*WHAT YOU HAVE TO DO*:
Each record below should be given again exactly as it reads.

BEGIN EXERCISE DATA

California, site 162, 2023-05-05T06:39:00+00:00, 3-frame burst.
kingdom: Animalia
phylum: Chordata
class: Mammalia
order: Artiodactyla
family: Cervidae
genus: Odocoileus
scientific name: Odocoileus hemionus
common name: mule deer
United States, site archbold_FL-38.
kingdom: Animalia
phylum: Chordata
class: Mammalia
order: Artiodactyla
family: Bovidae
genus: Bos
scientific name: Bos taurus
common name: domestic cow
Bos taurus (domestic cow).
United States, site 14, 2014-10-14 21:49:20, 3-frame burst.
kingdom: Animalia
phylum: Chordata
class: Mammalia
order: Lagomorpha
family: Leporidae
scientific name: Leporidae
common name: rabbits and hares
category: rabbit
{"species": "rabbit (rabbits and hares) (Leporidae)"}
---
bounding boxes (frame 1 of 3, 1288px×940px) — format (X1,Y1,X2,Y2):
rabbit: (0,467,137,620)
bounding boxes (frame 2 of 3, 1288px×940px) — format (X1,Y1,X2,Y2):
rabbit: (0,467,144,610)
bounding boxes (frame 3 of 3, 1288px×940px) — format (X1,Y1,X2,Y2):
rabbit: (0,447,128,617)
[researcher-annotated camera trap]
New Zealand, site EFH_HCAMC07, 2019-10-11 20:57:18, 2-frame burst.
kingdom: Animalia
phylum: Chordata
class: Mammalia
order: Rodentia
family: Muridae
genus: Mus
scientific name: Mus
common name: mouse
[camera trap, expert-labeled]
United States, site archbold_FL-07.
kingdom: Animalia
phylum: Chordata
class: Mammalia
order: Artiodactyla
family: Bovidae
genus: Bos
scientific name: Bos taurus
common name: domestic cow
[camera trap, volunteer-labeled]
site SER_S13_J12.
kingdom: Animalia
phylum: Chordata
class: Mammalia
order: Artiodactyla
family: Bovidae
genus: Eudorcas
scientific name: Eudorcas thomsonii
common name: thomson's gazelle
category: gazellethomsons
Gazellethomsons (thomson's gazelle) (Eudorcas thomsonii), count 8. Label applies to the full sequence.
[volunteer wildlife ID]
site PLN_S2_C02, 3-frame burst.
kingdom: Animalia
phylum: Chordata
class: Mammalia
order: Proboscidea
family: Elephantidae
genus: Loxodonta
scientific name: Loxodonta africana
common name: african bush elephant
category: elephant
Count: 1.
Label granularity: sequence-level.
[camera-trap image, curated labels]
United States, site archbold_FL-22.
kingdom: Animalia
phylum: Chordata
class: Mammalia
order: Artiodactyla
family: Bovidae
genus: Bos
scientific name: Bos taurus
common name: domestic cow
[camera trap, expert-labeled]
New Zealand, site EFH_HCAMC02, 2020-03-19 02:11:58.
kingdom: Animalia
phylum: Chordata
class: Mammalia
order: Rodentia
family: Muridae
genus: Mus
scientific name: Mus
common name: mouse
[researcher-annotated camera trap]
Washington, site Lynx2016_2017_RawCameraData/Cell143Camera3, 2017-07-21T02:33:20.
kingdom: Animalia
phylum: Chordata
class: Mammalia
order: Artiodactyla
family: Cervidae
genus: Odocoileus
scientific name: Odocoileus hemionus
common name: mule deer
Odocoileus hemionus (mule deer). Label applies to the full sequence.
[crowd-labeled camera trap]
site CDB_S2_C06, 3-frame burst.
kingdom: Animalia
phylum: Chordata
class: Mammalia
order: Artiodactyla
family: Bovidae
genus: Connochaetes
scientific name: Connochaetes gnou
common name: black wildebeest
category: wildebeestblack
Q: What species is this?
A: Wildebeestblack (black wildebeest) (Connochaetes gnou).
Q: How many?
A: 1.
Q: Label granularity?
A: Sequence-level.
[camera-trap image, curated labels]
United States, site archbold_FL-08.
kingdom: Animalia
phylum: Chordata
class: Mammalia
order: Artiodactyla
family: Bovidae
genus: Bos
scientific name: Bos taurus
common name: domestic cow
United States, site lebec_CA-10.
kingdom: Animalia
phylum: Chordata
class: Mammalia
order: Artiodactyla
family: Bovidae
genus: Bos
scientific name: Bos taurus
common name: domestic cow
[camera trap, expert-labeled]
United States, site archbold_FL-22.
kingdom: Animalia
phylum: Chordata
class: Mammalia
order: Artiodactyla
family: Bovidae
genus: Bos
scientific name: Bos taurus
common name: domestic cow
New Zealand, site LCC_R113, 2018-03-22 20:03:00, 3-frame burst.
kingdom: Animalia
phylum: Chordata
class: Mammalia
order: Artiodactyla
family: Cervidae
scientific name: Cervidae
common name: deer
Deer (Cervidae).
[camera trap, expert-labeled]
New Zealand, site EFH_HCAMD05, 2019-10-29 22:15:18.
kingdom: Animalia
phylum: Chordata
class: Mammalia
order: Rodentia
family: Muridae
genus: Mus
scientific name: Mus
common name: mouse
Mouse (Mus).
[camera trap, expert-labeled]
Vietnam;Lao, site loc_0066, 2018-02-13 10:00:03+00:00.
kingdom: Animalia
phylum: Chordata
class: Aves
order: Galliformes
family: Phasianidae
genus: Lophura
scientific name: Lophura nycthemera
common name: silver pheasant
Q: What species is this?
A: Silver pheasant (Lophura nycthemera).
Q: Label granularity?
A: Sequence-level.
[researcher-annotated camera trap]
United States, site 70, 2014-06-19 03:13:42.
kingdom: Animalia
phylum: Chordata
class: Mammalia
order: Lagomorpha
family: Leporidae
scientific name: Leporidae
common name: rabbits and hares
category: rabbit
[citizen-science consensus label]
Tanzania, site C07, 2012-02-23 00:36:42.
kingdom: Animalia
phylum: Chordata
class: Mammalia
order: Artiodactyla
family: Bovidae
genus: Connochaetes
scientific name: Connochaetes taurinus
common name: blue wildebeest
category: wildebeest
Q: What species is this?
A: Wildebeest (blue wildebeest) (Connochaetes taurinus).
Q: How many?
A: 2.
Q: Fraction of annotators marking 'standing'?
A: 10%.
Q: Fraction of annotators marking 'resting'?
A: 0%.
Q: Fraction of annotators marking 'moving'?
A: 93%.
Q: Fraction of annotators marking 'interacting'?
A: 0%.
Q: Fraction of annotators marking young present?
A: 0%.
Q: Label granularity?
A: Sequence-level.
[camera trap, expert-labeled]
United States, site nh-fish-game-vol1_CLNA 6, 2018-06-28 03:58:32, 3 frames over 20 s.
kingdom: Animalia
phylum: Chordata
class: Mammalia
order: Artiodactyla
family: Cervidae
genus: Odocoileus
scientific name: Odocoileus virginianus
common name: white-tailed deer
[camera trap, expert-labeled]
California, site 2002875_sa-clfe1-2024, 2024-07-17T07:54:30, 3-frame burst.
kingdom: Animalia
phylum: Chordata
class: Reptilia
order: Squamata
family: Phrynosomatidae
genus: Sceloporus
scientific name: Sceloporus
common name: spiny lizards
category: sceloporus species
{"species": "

END EXERCISE DATA

*RESULT FOR THIS EXERCISE*:
California, site 162, 2023-05-05T06:39:00+00:00, 3-frame burst.
kingdom: Animalia
phylum: Chordata
class: Mammalia
order: Artiodactyla
family: Cervidae
genus: Odocoileus
scientific name: Odocoileus hemionus
common name: mule deer
United States, site archbold_FL-38.
kingdom: Animalia
phylum: Chordata
class: Mammalia
order: Artiodactyla
family: Bovidae
genus: Bos
scientific name: Bos taurus
common name: domestic cow
Bos taurus (domestic cow).
United States, site 14, 2014-10-14 21:49:20, 3-frame burst.
kingdom: Animalia
phylum: Chordata
class: Mammalia
order: Lagomorpha
family: Leporidae
scientific name: Leporidae
common name: rabbits and hares
category: rabbit
{"species": "rabbit (rabbits and hares) (Leporidae)"}
---
bounding boxes (frame 1 of 3, 1288px×940px) — format (X1,Y1,X2,Y2):
rabbit: (0,467,137,620)
bounding boxes (frame 2 of 3, 1288px×940px) — format (X1,Y1,X2,Y2):
rabbit: (0,467,144,610)
bounding boxes (frame 3 of 3, 1288px×940px) — format (X1,Y1,X2,Y2):
rabbit: (0,447,128,617)
[researcher-annotated camera trap]
New Zealand, site EFH_HCAMC07, 2019-10-11 20:57:18, 2-frame burst.
kingdom: Animalia
phylum: Chordata
class: Mammalia
order: Rodentia
family: Muridae
genus: Mus
scientific name: Mus
common name: mouse
[camera trap, expert-labeled]
United States, site archbold_FL-07.
kingdom: Animalia
phylum: Chordata
class: Mammalia
order: Artiodactyla
family: Bovidae
genus: Bos
scientific name: Bos taurus
common name: domestic cow
[camera trap, volunteer-labeled]
site SER_S13_J12.
kingdom: Animalia
phylum: Chordata
class: Mammalia
order: Artiodactyla
family: Bovidae
genus: Eudorcas
scientific name: Eudorcas thomsonii
common name: thomson's gazelle
category: gazellethomsons
Gazellethomsons (thomson's gazelle) (Eudorcas thomsonii), count 8. Label applies to the full sequence.
[volunteer wildlife ID]
site PLN_S2_C02, 3-frame burst.
kingdom: Animalia
phylum: Chordata
class: Mammalia
order: Proboscidea
family: Elephantidae
genus: Loxodonta
scientific name: Loxodonta africana
common name: african bush elephant
category: elephant
Count: 1.
Label granularity: sequence-level.
[camera-trap image, curated labels]
United States, site archbold_FL-22.
kingdom: Animalia
phylum: Chordata
class: Mammalia
order: Artiodactyla
family: Bovidae
genus: Bos
scientific name: Bos taurus
common name: domestic cow
[camera trap, expert-labeled]
New Zealand, site EFH_HCAMC02, 2020-03-19 02:11:58.
kingdom: Animalia
phylum: Chordata
class: Mammalia
order: Rodentia
family: Muridae
genus: Mus
scientific name: Mus
common name: mouse
[researcher-annotated camera trap]
Washington, site Lynx2016_2017_RawCameraData/Cell143Camera3, 2017-07-21T02:33:20.
kingdom: Animalia
phylum: Chordata
class: Mammalia
order: Artiodactyla
family: Cervidae
genus: Odocoileus
scientific name: Odocoileus hemionus
common name: mule deer
Odocoileus hemionus (mule deer). Label applies to the full sequence.
[crowd-labeled camera trap]
site CDB_S2_C06, 3-frame burst.
kingdom: Animalia
phylum: Chordata
class: Mammalia
order: Artiodactyla
family: Bovidae
genus: Connochaetes
scientific name: Connochaetes gnou
common name: black wildebeest
category: wildebeestblack
Q: What species is this?
A: Wildebeestblack (black wildebeest) (Connochaetes gnou).
Q: How many?
A: 1.
Q: Label granularity?
A: Sequence-level.
[camera-trap image, curated labels]
United States, site archbold_FL-08.
kingdom: Animalia
phylum: Chordata
class: Mammalia
order: Artiodactyla
family: Bovidae
genus: Bos
scientific name: Bos taurus
common name: domestic cow
United States, site lebec_CA-10.
kingdom: Animalia
phylum: Chordata
class: Mammalia
order: Artiodactyla
family: Bovidae
genus: Bos
scientific name: Bos taurus
common name: domestic cow
[camera trap, expert-labeled]
United States, site archbold_FL-22.
kingdom: Animalia
phylum: Chordata
class: Mammalia
order: Artiodactyla
family: Bovidae
genus: Bos
scientific name: Bos taurus
common name: domestic cow
New Zealand, site LCC_R113, 2018-03-22 20:03:00, 3-frame burst.
kingdom: Animalia
phylum: Chordata
class: Mammalia
order: Artiodactyla
family: Cervidae
scientific name: Cervidae
common name: deer
Deer (Cervidae).
[camera trap, expert-labeled]
New Zealand, site EFH_HCAMD05, 2019-10-29 22:15:18.
kingdom: Animalia
phylum: Chordata
class: Mammalia
order: Rodentia
family: Muridae
genus: Mus
scientific name: Mus
common name: mouse
Mouse (Mus).
[camera trap, expert-labeled]
Vietnam;Lao, site loc_0066, 2018-02-13 10:00:03+00:00.
kingdom: Animalia
phylum: Chordata
class: Aves
order: Galliformes
family: Phasianidae
genus: Lophura
scientific name: Lophura nycthemera
common name: silver pheasant
Q: What species is this?
A: Silver pheasant (Lophura nycthemera).
Q: Label granularity?
A: Sequence-level.
[researcher-annotated camera trap]
United States, site 70, 2014-06-19 03:13:42.
kingdom: Animalia
phylum: Chordata
class: Mammalia
order: Lagomorpha
family: Leporidae
scientific name: Leporidae
common name: rabbits and hares
category: rabbit
[citizen-science consensus label]
Tanzania, site C07, 2012-02-23 00:36:42.
kingdom: Animalia
phylum: Chordata
class: Mammalia
order: Artiodactyla
family: Bovidae
genus: Connochaetes
scientific name: Connochaetes taurinus
common name: blue wildebeest
category: wildebeest
Q: What species is this?
A: Wildebeest (blue wildebeest) (Connochaetes taurinus).
Q: How many?
A: 2.
Q: Fraction of annotators marking 'standing'?
A: 10%.
Q: Fraction of annotators marking 'resting'?
A: 0%.
Q: Fraction of annotators marking 'moving'?
A: 93%.
Q: Fraction of annotators marking 'interacting'?
A: 0%.
Q: Fraction of annotators marking young present?
A: 0%.
Q: Label granularity?
A: Sequence-level.
[camera trap, expert-labeled]
United States, site nh-fish-game-vol1_CLNA 6, 2018-06-28 03:58:32, 3 frames over 20 s.
kingdom: Animalia
phylum: Chordata
class: Mammalia
order: Artiodactyla
family: Cervidae
genus: Odocoileus
scientific name: Odocoileus virginianus
common name: white-tailed deer
[camera trap, expert-labeled]
California, site 2002875_sa-clfe1-2024, 2024-07-17T07:54:30, 3-frame burst.
kingdom: Animalia
phylum: Chordata
class: Reptilia
order: Squamata
family: Phrynosomatidae
genus: Sceloporus
scientific name: Sceloporus
common name: spiny lizards
category: sceloporus species
{"species": "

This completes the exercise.